Наручники стучали о металлические прутья, Орели была не в силах выдавить из себя ни звука.
Папочка улыбнулся. Его ладонь опустилась на ногу Джессики.
Между двумя всхлипываниями она взвыла.
— Что же ты так кричишь, куколка?
— Не прикасайтесь ко мне!
Он убрал руку.
— Скоро, — произнес он. — Очень скоро… ты и впрямь слишком грязная! Отвратительная! Мне от тебя блевать хочется.
Он встал и развернулся к другой девочке.
— Орели, — улыбнулся папочка. — Орели… Орели! Ты кажешься мне уродливой, даже когда не плачешь… Но может, ты станешь симпатичнее, когда распустишь нюни? Ну-ка, попробуем…
Девушка отпрянула к стене, она была готова вырвать себе руку, лишь бы оказаться подальше от него. Он встал одним коленом на матрас, она истерически заорала.
— Прекрати, мерзавец! — потребовал Рафаэль.
Голос у него был такой слабый, что ему не удалось перекрыть вопли Орели. Он не видел, что этот извращенец делает с девочками. У него был только звук, без картинки.
Еще никогда он не чувствовал себя таким беспомощным.
Папочка обхватил ладонями лицо Орели и больно смял его:
— Перестань орать, или я вырву тебе глаза!

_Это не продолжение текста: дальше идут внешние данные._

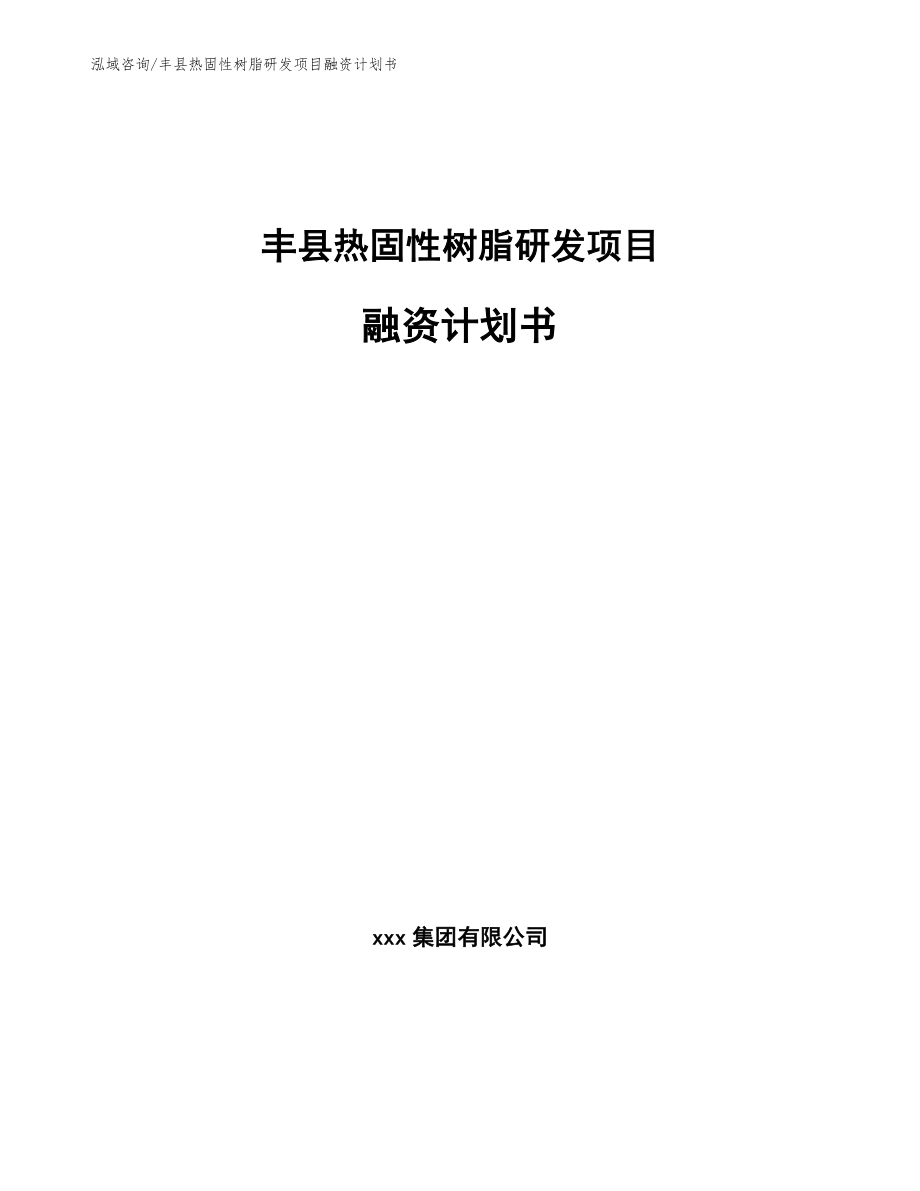 泓域咨询/丰县热固性树脂研发项目融资计划书

丰县热固性树脂研发项目

融资计划书

xxx 集团有限公司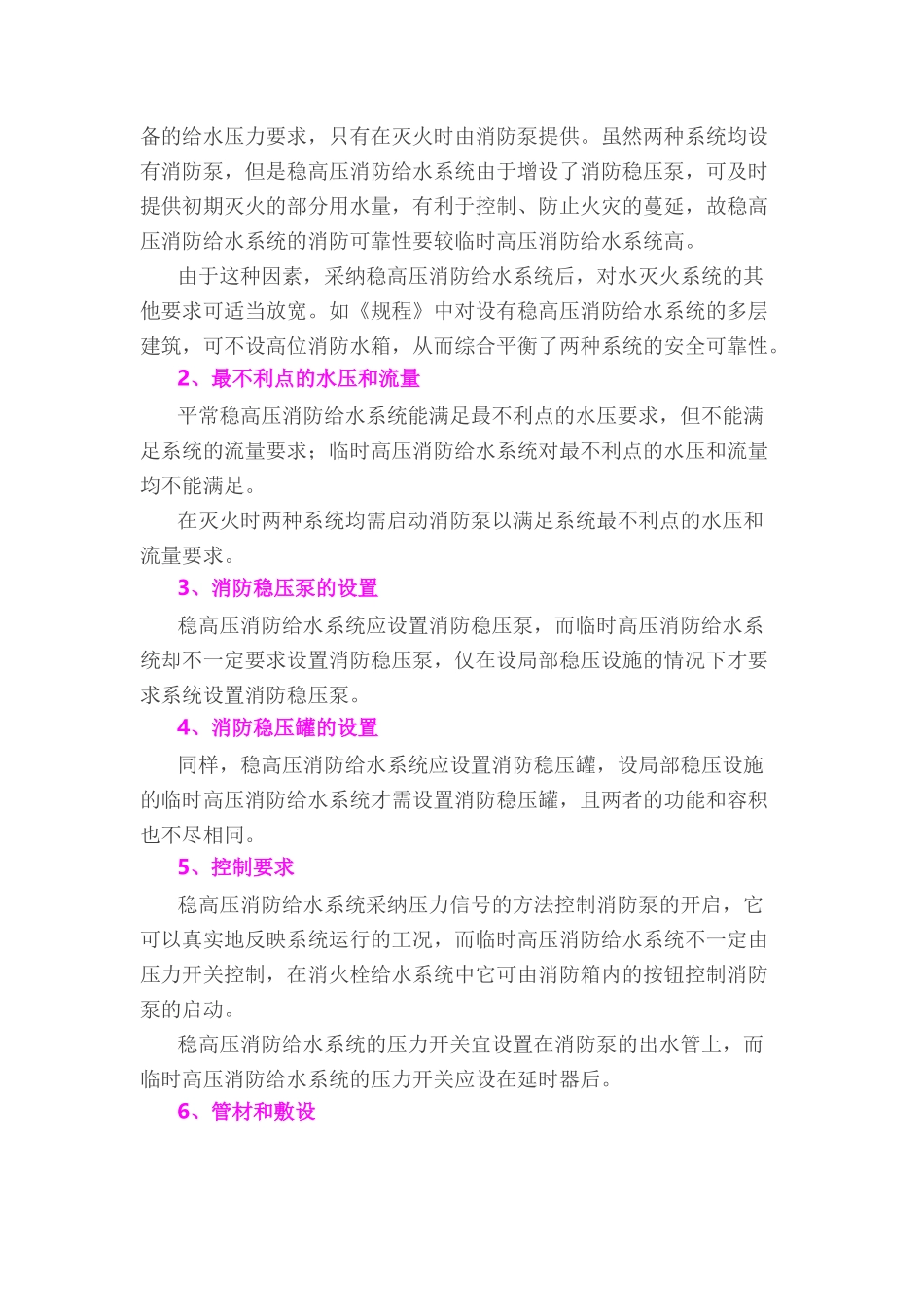 备的给水压力要求，只有在灭火时由消防泵提供。虽然两种系统均设有消防泵，但是稳高压消防给水系统由于增设了消防稳压泵，可及时提供初期灭火的部分用水量，有利于控制、防止火灾的蔓延，故稳高压消防给水系统的消防可靠性要较临时高压消防给水系统高。

由于这种因素，采纳稳高压消防给水系统后，对水灭火系统的其他要求可适当放宽。如《规程》中对设有稳高压消防给水系统的多层建筑，可不设高位消防水箱，从而综合平衡了两种系统的安全可靠性。

2、最不利点的水压和流量

平常稳高压消防给水系统能满足最不利点的水压要求，但不能满足系统的流量要求；临时高压消防给水系统对最不利点的水压和流量均不能满足。

在灭火时两种系统均需启动消防泵以满足系统最不利点的水压和流量要求。

3、消防稳压泵的设置

稳高压消防给水系统应设置消防稳压泵，而临时高压消防给水系统却不一定要求设置消防稳压泵，仅在设局部稳压设施的情况下才要求系统设置消防稳压泵。

4、消防稳压罐的设置

同样，稳高压消防给水系统应设置消防稳压罐，设局部稳压设施的临时高压消防给水系统才需设置消防稳压罐，且两者的功能和容积也不尽相同。

5、控制要求

稳高压消防给水系统采纳压力信号的方法控制消防泵的开启，它可以真实地反映系统运行的工况，而临时高压消防给水系统不一定由压力开关控制，在消火栓给水系统中它可由消防箱内的按钮控制消防泵的启动。

稳高压消防给水系统的压力开关宜设置在消防泵的出水管上，而临时高压消防给水系统的压力开关应设在延时器后。

6、管材和敷设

Орели наконец умолкла, только ее зубы продолжали стучать. Патрик поцеловал ее, она зажмурилась, оперлась свободной рукой о стену, стала твердой, как кусок стали. Она чувствовала, как ее рот наполняет отвращение, а желудок поднимается к горлу. Папочка не торопится, ей кажется, что это длится часами. Она задыхается, рефлекс выживания заставляет ее снова начать двигаться. Он наконец отрывается от нее. Она ладонью утирает губы.
С исступлением.
И, как и предполагалось… Сперва сухие всхлипывания. За которыми последовал неудержимый поток молчаливых слез.
Папочка улыбнулся.
— Ну что же, ты по-прежнему такая же уродливая, — сказал он. — Не важно, плачешь ты или нет. Я понимаю, почему ты оказалась в приюте… Почему твоя мать тебя не захотела! А ты что об этом думаешь, Джесси?